List each line in the records below that contains the word "distance". Count a line only when the case matches.
— Begin —
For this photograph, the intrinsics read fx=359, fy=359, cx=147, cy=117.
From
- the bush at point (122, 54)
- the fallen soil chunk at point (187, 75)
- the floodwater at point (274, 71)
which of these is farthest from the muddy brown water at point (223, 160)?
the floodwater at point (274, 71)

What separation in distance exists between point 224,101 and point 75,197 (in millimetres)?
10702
— End —
— Begin —
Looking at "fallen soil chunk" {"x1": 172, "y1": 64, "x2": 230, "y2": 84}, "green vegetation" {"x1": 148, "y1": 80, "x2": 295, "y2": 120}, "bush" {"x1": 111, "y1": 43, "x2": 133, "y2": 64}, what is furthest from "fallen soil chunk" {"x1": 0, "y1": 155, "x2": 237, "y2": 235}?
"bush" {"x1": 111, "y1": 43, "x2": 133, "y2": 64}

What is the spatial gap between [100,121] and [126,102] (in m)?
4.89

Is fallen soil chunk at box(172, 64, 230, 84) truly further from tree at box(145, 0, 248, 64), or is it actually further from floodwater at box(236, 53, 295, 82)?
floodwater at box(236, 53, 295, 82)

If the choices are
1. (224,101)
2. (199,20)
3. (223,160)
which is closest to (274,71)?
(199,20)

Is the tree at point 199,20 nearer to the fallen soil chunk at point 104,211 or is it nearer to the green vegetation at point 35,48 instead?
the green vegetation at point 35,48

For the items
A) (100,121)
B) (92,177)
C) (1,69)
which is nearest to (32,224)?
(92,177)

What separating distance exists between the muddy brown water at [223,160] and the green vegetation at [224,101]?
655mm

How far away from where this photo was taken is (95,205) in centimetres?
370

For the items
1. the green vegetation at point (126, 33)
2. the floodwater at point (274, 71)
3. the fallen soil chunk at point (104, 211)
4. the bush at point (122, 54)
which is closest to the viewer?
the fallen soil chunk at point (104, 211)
— End —
Response to this exercise:
What separation in distance exists between point 224,101 and point 75,197 (in millimetres)?
What separating distance exists between the muddy brown water at [223,160] and the green vegetation at [224,101]?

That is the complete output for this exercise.